Question :
I have two tables that temporarily hold uploaded data from a web application before it gets processed. This is running on an Azure SQL Database.
UploadFile
Id uniqueidentifier
CustomerId uniqueidentifier
FileName nvarchar(MAX) NULL
UploadDate datetime
UploadedBy nvarchar(MAX) NULL
UploadFileChunk
Id uniqueidentifier
Data varbinary(MAX) NULL
UploadFileId uniqueidentifier
[Index] int
UploadFile
has a foreign key with cascade delete to UploadFileChunk
. UploadFileChunk
has a non-clustered index on UploadFileId
. I have been uploading chunks of 1MB each.
Inserting and reading this data is working really well, but deleting a record from UploadFile
after its data has been processed is really slow.
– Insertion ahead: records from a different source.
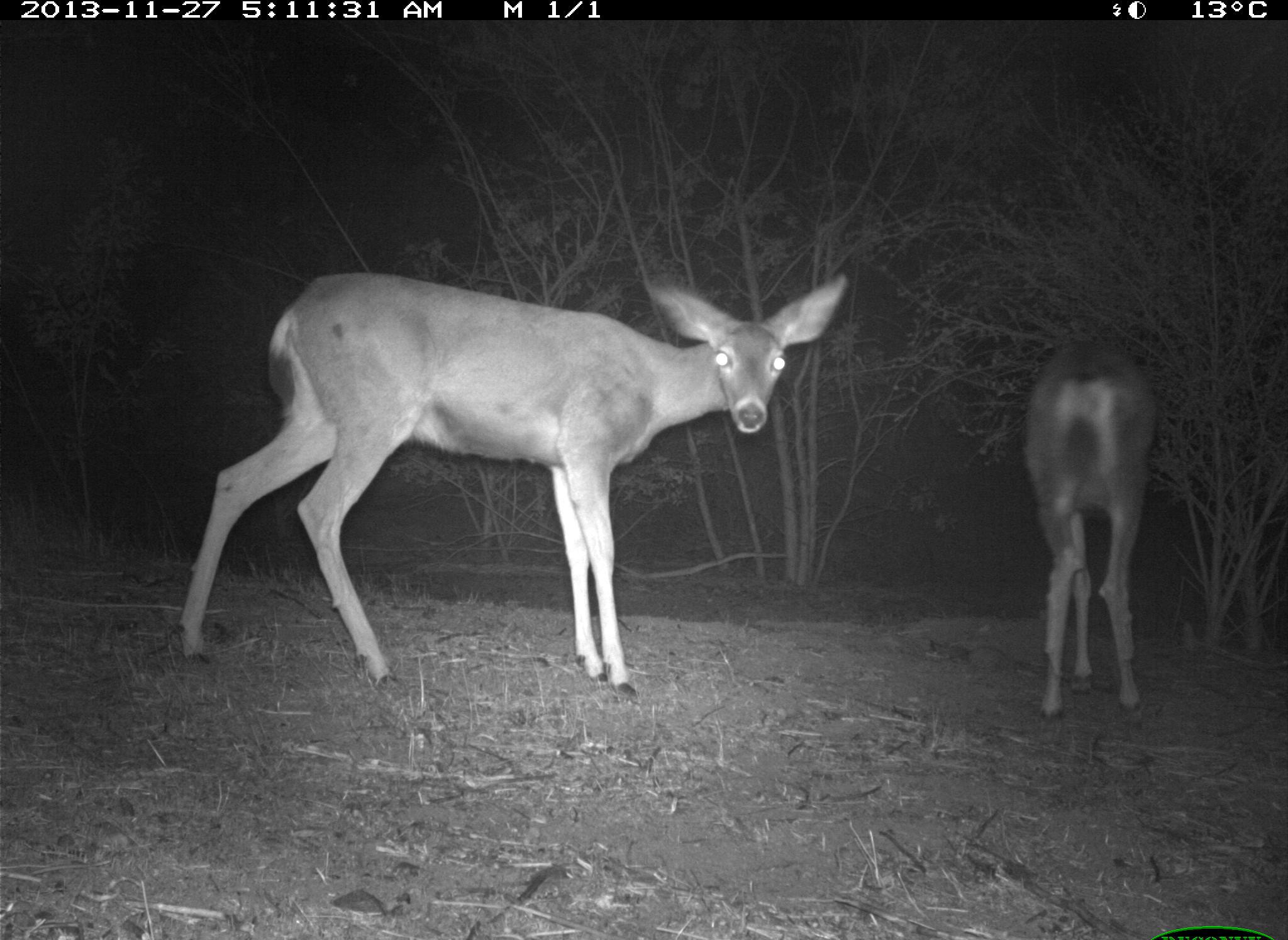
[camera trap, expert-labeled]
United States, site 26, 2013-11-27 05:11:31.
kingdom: Animalia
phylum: Chordata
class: Mammalia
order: Artiodactyla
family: Cervidae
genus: Odocoileus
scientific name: Odocoileus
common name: deer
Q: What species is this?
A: Deer (Odocoileus).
On an S0 10 DTU testing Azure environment, it took 38 minutes to delete 12 records with ~500 child chunks collectively (just an example – it also performs poorly on our higher powered production environment and a fast local machine.)
How do I make it fast?
There is an index on UploadFileChunk.FileUploadId
. Here’s the execution plan.
I ran the following query (from Finding Blocking Queries in SQL Azure) several times while the slow delete was mid-execution and it didn’t return any results:
SELECT TOP 10
r.session_id,
r.plan_handle,
r.sql_handle,
r.request_id,
r.start_time,
r.status,
r.command,
r.database_id,
r.user_id,
r.wait_type,
r.wait_time,
r.last_wait_type,
r.wait_resource,
r.total_elapsed_time,
r.cpu_time,
r.transaction_isolation_level,
r.row_count,
st.text
FROM sys.dm_exec_requests r
CROSS APPLY sys.dm_exec_sql_text(r.sql_handle) AS st
WHERE
r.blocking_session_id = 0
AND r.session_id IN
(
SELECT DISTINCT (blocking_session_id) FROM sys.dm_exec_requests)
GROUP BY
r.session_id,
r.plan_handle,
r.sql_handle,
r.request_id,
r.start_time,
r.status,
r.command,
r.database_id,
r.user_id,
r.wait_type,
r.wait_time,
r.last_wait_type,
r.wait_resource,
r.total_elapsed_time,
r.cpu_time,
r.transaction_isolation_level,
r.row_count,
st.text
ORDER BY
r.total_elapsed_time DESC;
Truncating might be faster [than deleting] but these two tables contain data for multiple files and I must be able to delete one at a time. The nvarchar(max)
columns could probably be something else, this is just what Entity Framework generated based on our domain classes. Do you think that would help with this problem?
I confirmed that deleting records directly from FileUploadChunks
is just as slow. On my extra slow example (S0 10 DTU) it’s around 1 second per row deleted.
Answer :
I’ve just concluded a week of back and forth with Microsoft’s gold partner support. They have confirmed that this situation is not getting any better and that these slow deletes are the normal behaviour of SQL Azure/2016.